Sustainability remains high on the agenda of Dutch businesses. The same applies to companies in the food industry. At the same time, challenges are increasing. High energy prices, grid congestion, and policy uncertainty are putting plans under pressure. Even so, the willingness to invest remains strong. Two-thirds of companies now see sustainable investments as a driver of innovation and competitiveness. This is evident from ING’s annual survey.

Sustainability increasingly embedded in policy

At 66 percent of companies, sustainability is now embedded in their business strategy. This is the highest level since ING launched the survey seven years ago. Nearly three-quarters expect to further step up their sustainability efforts in 2026.

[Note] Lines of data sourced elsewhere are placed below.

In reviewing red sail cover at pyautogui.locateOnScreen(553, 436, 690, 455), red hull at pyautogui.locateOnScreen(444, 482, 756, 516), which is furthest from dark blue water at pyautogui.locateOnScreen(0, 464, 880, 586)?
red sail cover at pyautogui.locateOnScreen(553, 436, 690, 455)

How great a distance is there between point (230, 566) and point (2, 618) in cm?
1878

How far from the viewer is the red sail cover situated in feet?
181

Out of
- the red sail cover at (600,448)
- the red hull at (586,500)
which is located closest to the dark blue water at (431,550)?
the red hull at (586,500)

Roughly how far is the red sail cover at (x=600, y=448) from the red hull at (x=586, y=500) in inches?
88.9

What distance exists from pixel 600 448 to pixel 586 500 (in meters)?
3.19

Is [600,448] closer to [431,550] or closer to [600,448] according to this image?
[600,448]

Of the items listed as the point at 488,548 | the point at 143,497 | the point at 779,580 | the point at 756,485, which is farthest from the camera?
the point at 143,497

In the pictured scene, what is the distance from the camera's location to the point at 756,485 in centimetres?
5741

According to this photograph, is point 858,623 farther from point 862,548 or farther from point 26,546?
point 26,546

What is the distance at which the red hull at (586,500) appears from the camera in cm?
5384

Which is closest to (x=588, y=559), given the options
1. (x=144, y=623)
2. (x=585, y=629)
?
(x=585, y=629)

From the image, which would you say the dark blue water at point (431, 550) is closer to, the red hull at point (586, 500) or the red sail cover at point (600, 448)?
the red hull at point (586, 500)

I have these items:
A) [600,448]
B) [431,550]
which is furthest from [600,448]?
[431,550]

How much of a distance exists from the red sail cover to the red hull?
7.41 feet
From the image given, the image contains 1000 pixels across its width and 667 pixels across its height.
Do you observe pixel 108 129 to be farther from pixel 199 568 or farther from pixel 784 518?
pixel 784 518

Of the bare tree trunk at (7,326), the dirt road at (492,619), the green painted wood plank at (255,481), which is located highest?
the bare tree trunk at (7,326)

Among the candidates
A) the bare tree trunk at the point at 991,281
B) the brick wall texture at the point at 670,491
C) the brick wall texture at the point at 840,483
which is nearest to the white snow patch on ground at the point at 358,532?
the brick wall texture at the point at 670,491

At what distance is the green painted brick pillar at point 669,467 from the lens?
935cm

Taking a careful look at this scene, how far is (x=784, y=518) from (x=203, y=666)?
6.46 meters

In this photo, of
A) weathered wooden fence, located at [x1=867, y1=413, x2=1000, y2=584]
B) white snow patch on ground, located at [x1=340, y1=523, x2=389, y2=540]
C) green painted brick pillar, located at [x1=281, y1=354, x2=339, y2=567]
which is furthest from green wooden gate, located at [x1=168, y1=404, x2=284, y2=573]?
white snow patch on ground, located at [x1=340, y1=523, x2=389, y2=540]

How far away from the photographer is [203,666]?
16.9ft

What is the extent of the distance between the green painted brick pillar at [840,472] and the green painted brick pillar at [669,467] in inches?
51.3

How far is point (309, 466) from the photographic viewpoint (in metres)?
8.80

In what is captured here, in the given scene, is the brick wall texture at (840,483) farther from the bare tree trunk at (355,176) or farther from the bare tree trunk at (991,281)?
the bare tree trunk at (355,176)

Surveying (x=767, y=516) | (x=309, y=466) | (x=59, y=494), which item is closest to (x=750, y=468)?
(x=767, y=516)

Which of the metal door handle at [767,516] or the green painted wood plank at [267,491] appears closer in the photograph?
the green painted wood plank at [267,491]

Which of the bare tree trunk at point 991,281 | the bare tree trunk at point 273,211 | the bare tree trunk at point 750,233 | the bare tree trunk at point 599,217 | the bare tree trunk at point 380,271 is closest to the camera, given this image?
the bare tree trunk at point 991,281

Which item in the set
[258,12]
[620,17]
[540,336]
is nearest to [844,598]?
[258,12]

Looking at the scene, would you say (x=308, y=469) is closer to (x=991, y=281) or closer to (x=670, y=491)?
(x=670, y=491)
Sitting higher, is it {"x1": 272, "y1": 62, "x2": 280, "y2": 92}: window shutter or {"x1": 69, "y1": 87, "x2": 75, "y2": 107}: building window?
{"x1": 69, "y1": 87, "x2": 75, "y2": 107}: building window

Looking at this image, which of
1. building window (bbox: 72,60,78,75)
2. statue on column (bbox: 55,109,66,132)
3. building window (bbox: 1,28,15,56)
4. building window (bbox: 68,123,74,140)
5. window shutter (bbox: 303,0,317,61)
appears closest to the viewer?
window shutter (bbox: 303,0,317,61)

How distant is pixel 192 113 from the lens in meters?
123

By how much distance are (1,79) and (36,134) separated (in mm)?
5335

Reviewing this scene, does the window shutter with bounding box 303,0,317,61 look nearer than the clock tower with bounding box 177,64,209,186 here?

Investments are primarily driven by companies’ own sustainability strategies. Reducing energy costs and complying with laws and regulations also play an important role. As a result, sustainability is increasingly viewed as a way to strengthen a company’s competitive position. Laurens de Vos, Director of Business Banking at ING Netherlands, says: “We are seeing sustainability investments accelerate because companies want to reduce their dependence on energy and lower high energy costs.”

Energy costs and grid capacity hold back plans

Concerns about the feasibility of sustainability plans are growing. According to 41 percent of companies, geopolitical developments, high energy prices, and inflation are putting pressure on both sustainability initiatives and day-to-day operations.

Limited capacity on the electricity grid is also becoming an increasing bottleneck. In addition, a large group of entrepreneurs expects international tensions to lead to higher inflation and interest rates. This has implications for the financing of sustainability projects.

Fewer subsidies available

Nearly eight out of ten companies consider sustainability essential. In addition, 91 percent see it as an important contribution to the strategic autonomy of the Netherlands and Europe. More than half describe sustainability as important or even essential for attracting employees.

Most investments are financed through companies’ own resources. This applies to 45 percent of businesses. Bank financing and leasing account for 25 percent. Only 14 percent make use of subsidies. A year earlier, that figure still stood at 26 percent.

According to ING, changing policies and the phase-out of subsidies are making it more difficult to plan long-term investments.